The district’s battle with Tatro and her family advanced all the way to the nation’s highest court, which ultimately ordered the district to perform the procedure. The decision for the first time made a legal distinction between a related health service and a medical service requiring a doctor.

The landmark decision “set the standard for getting ‘related services’ from a school district,” attorney Mark Partin said at the time. “And that allowed kids to stay in school who perhaps were being sent home.”

It also allowed the soft-spoken Tatro, distinguished as much by her big glasses and bright-colored bows as by her crutches or the plastic braces on her legs, to graduate from Irving’s MacArthur High a decade later.

Tatro’s condition would pose a difficult path, including three eye surgeries, two hip surgeries, toe surgery, a major back operation and installation of a shunt in her skull to help relieve fluid buildup on her brain. She also had to overcome numerous infections.

Still, when the day of her graduation ceremony came, Tatro insisted on walking across the stage like everyone else to collect her diploma rather than using a special ramp to ascend and descend, as suggested by school officials. The effort earned her a standing ovation.

Tatro’s mother, Mary, said Amber was “a wonderful kid” with strong morals. “The only drugs she ever had was what the doctors gave her,” she said.

Music made her happy, especially Elvis, Prince, Michael Jackson and her beloved New Kids on the Block. A souvenir blanket that she owned depicting the American boy band will be buried with her.

A member of Irving’s Northgate United Methodist Church, Tatro served as a teacher’s aide at Holy Family of Nazareth Catholic School and then volunteered as a receptionist at an agency for kids with disabilities until several years ago, when her health got the better of her.

“In the last two or three years, everything seemed to be happening to her,” her mother said. “They tried everything. We just had to let her go.”

Through the difficulties of her final years, Tatro remained upbeat.

“She always had a way to make people smile,” said her sister, Kashia Wales of Dandridge, Tenn., who Tatro rarely addressed as anything but “Hey, sister!”

As her health went downhill, Tatro’s laptop was her outlet to the world. She spent hours in her room, tracking down old classmates from her high school yearbook, cultivating Facebook connections and corresponding with them via email.

One of those people was former MacArthur classmate Esteban, now CEO of Strategar, an Addison-based ad agency. The two hadn’t been close in school, she said; back then students in special education were kept separate from the other kids.

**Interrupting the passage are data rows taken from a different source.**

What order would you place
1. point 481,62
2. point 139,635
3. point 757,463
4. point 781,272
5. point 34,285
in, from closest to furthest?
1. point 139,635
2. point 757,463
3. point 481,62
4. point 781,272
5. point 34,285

But when Tatro reached out to her as one of her many surgeries approached, asking her former classmate if she would pay her a visit, Esteban was touched.

She did, and the two clicked. They stayed in touch, periodically lunching at Red Lobster — Tatro’s favorite — and talking about Tatro’s situation, how she could better advocate for herself and the impact her court case had had.

“She was just glad she could help other people,” Esteban said. “She knew that because of her that they could get services they might not otherwise have had.”